DS1 spectrogram: The Hidden Power of Scaling Factor in LoRA Optimization

The Hidden Power of Scaling Factor in LoRA Optimization

2606.12883

Authors

Yurong Gao,Yifeng Zhang,Zicheng Zhang,Haoran Li,Junxing Hu

Abstract

In Low-Rank Adaptation (LoRA), the scaling factor $α$ is often treated as a mere complement to the learning rate, yet its role in optimization remains poorly understood. In this paper, we reveal that the scaling factor $α$ and the learning rate function differently, with $α$ emerging as the dominant driver of effective optimization, delivering gains that cannot be replicated by learning rate scaling alone.

Through the synergy of extensive empirical analysis and a theoretical Signal-Drift framework, we uncover three findings into LoRA's scaling mechanism: First, LoRA's spectral suppression smooths the optimization landscape, rendering standard hyperparameters overly conservative and creating an optimization gap. Second, when leveraging this smoothness to accelerate convergence, $α$ outperforms the learning rate by amplifying the task signal without increasing the drift ratio.

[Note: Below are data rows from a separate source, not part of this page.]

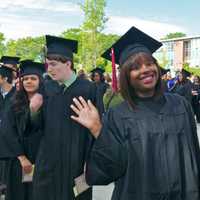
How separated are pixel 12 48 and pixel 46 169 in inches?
3280

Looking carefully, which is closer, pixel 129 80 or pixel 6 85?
pixel 129 80

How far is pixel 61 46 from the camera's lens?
512 centimetres

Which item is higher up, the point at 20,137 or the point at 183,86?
the point at 183,86

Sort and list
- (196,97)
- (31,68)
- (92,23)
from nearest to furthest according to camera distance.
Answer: (31,68) < (196,97) < (92,23)

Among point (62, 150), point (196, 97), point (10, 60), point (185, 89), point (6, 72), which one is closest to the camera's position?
point (62, 150)

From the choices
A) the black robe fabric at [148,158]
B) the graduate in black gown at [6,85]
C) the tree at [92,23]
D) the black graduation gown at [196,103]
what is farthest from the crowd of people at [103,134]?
the tree at [92,23]

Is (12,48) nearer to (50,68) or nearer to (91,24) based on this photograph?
(91,24)

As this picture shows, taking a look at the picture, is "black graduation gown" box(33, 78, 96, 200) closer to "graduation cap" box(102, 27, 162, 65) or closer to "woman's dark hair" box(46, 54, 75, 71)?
"woman's dark hair" box(46, 54, 75, 71)

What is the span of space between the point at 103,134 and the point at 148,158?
0.29m

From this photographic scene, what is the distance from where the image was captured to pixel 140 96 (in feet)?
10.1

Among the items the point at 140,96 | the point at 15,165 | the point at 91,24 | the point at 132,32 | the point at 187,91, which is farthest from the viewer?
the point at 91,24

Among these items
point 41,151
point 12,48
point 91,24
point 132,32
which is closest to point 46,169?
point 41,151

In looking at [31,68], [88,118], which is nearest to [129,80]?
[88,118]

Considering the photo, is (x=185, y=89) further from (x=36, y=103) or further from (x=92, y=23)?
(x=92, y=23)
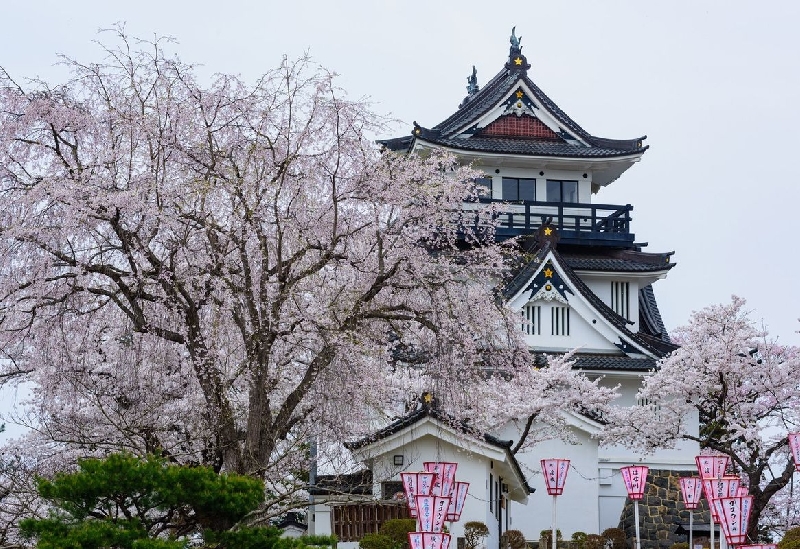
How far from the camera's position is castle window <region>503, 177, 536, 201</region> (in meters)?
39.4

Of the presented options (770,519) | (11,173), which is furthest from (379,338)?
(770,519)

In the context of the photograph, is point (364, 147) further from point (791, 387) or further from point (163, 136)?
point (791, 387)

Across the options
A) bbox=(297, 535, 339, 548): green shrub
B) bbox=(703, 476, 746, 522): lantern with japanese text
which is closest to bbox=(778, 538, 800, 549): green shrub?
bbox=(703, 476, 746, 522): lantern with japanese text

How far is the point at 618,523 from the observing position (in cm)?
3116

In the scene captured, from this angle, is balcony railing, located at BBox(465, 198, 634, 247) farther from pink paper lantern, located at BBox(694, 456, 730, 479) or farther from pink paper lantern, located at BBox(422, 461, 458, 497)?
pink paper lantern, located at BBox(422, 461, 458, 497)

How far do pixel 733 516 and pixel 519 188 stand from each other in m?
22.3

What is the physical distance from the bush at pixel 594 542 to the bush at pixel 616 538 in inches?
17.9

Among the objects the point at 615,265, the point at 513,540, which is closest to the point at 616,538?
the point at 513,540

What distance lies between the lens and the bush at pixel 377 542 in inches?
751

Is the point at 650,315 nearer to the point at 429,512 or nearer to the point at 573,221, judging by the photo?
the point at 573,221

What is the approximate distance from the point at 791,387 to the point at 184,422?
1529cm

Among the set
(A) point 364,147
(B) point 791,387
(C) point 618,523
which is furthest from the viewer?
(C) point 618,523

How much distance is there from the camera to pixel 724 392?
27969 millimetres

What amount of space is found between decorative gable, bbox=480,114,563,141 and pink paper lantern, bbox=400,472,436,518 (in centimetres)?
2370
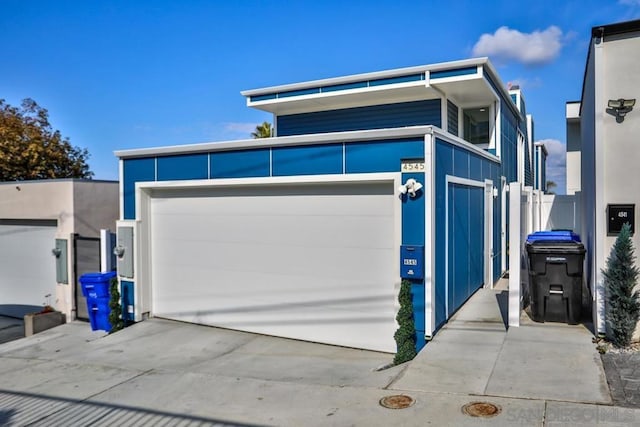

Third, the optimal scaling factor follows a sublinear relationship with the rank, well characterized by a square-root law with an unexpectedly large coefficient, revealing the insufficient scaling of existing rank-tied heuristics. Based on these insights, we propose LoRA-$α$, a minimalist framework that restores $α$ to its principled regime, making LoRA compatible with standard small learning rates.

Extensive evaluations across diverse tasks demonstrate that LoRA-$α$ consistently improves performance while streamlining hyperparameter search, unleashing the learning potential of LoRA.